Would you repeat the listing exactly but omit every picture?

── SOURCE MATERIAL

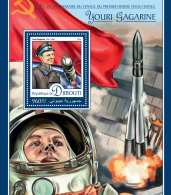 DJIBOUTI 2016 ** Yuri Gagarin Space Raumfahrt Espace S/S - IMPERFORATED - A1642
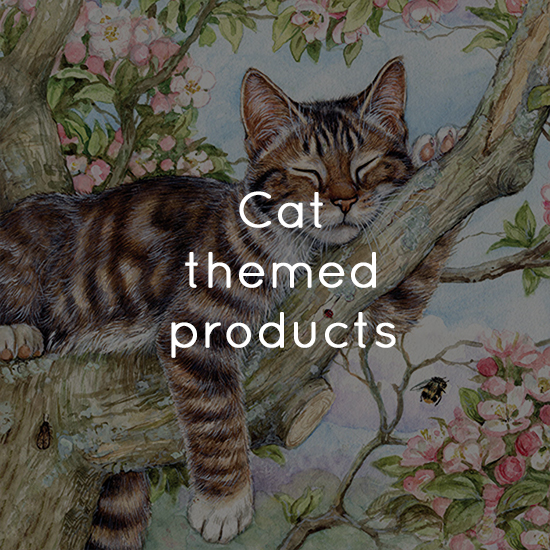 Cat themed products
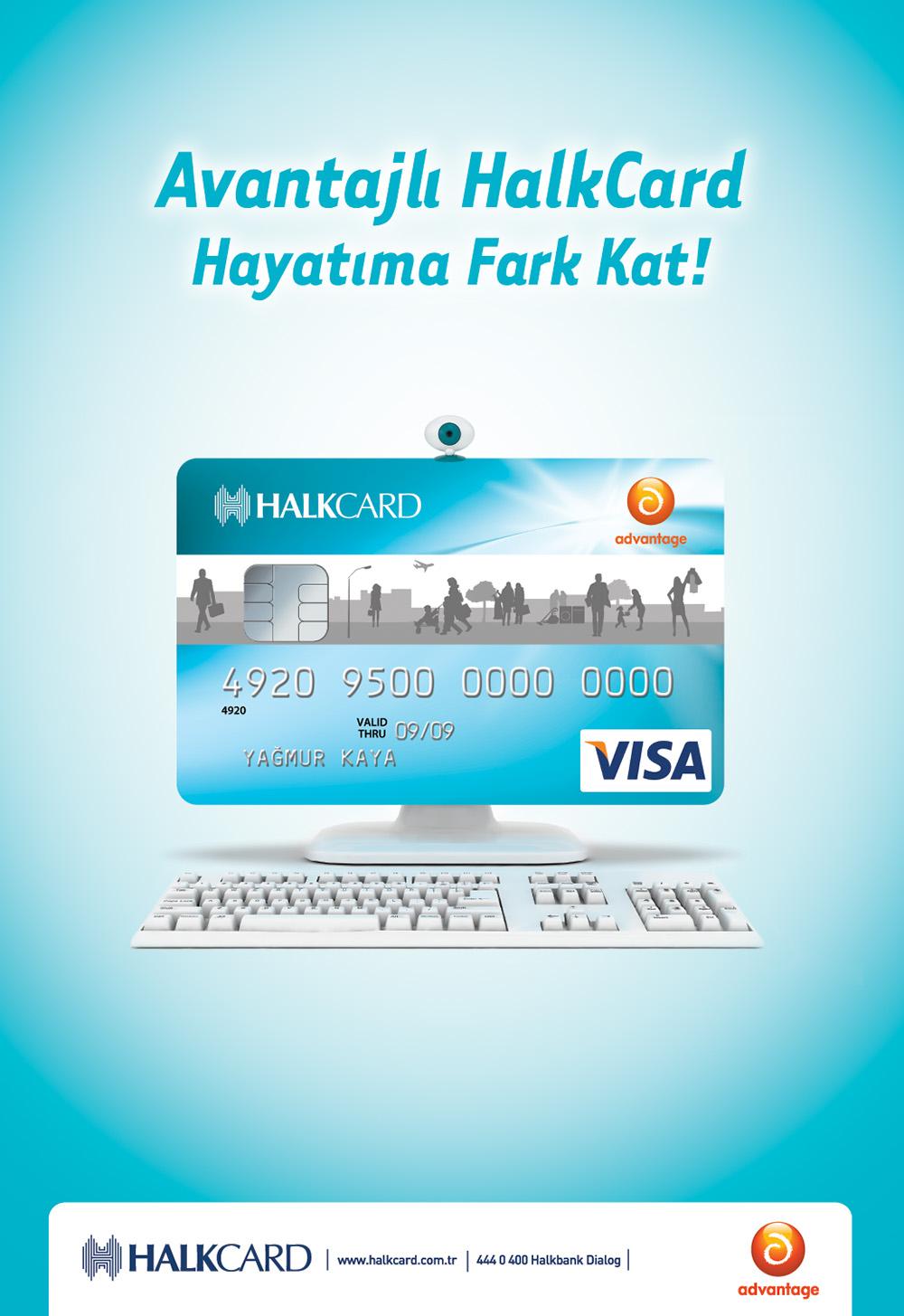 HalkCard_ilan_pc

────

__ANSWER FOR THIS EXERCISE__
 DJIBOUTI 2016 ** Yuri Gagarin Space Raumfahrt Espace S/S - IMPERFORATED - A1642
 Cat themed products
 HalkCard_ilan_pc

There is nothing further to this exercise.